Do you share a bed with your partner? Increasingly, Americans are saying no.

A new survey conducted by Seema Khosla and colleagues at the American Academy of Sleep Medicine has found that 29 percent of Americans—or nearly one in three—choose to sleep in a separate bed to their partner because of differences in sleep habits, a concept many have described as a "sleep divorce."

"The term might sound alarming, but it's not about ending a relationship," Khosla, a spokesperson for the American Academy of Sleep Medicine, said in a statement. "It's about prioritizing sleep health and addressing the sleep issues that may be eroding a relationship, such as snoring, tossing and turning, or differing sleep schedules. A sleep divorce is not a sign of a relationship in trouble—it allows for honest conversation about disruptive habits and allows each person to enjoy uninterrupted, restorative sleep."

Sharing a bed with your partner can offer a sense of security and comfort. However, for those of us with bed partners who snore, fidget and steal the sheets, sleeping in the same bed can lead to bad sleep, irritability and resentment.

A stock image shows a couple in bed. Nearly one in three Americans are getting a sleep divorce from their partner. A stock image shows a couple in bed. Nearly one in three Americans are getting a sleep divorce from their partner. Prostock-Studio/Getty

Getting enough sleep is essential for our physical and mental well-being. It helps us consolidate our memories and aids physical recovery.

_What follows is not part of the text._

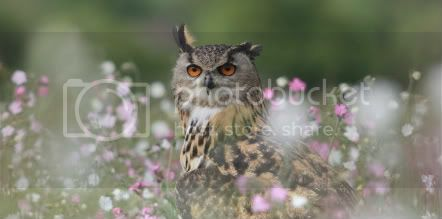 Buzón de Random, person  Owl_in_meadow_flowers_by_AngiNelson-1-1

Not getting enough has been shown to contribute to heart disease, obesity, neurodegenerative disorders and depression.

"We know that getting a good night's sleep is important for both health and happiness," Khosla said. "So, if you're continually sacrificing sleep quality and quantity—due to your partner's persistent snoring, for example—then it may be time to discuss your sleeping arrangements."

A sleep divorce might improve the quality of your relationship. Numerous studies have shown that sleep deprivation takes a toll on our ability to control our emotions, attention spans and judgment, which could potentially impact your relationship in the long run. Finding a sleep arrangement that works for both parties may actually help reduce conflict and resentment.

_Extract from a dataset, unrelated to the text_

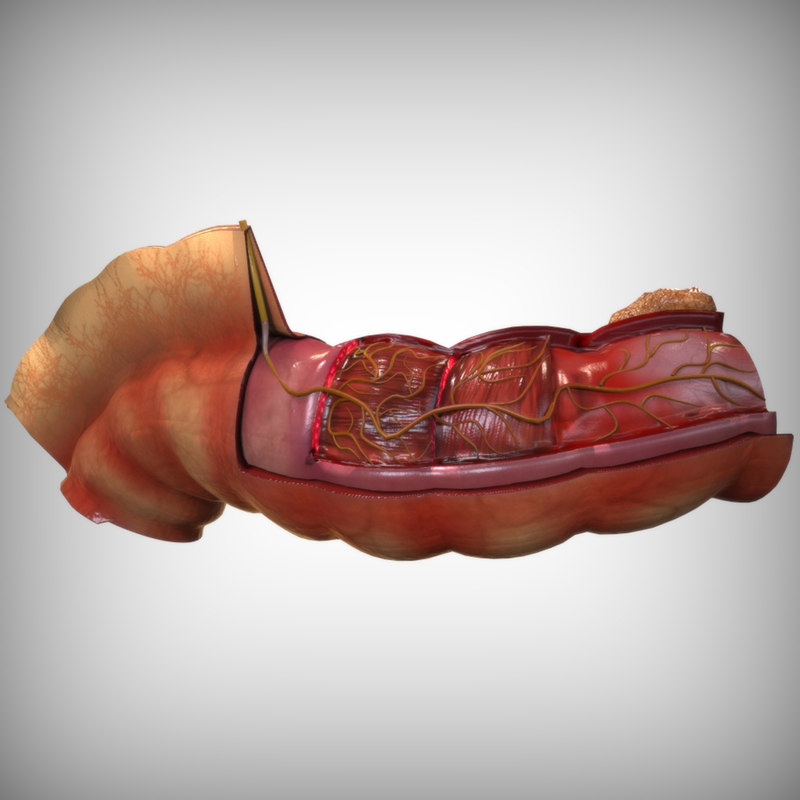 human intestine anatomy 3d max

If you do still prefer to share a bed with your partner, Michael Breus, founder of the Sleep Doctor website, has some simple advice if your quality of sleep is being affected:

  • Get a bigger mattress.
  • Solve snoring issues.
  • Try different sleep positions.
  • Communicate with your partner.
  • Kick the kids and pets out.
  • Make the room more sleep-friendly.
  • If necessary, talk to a sleep specialist.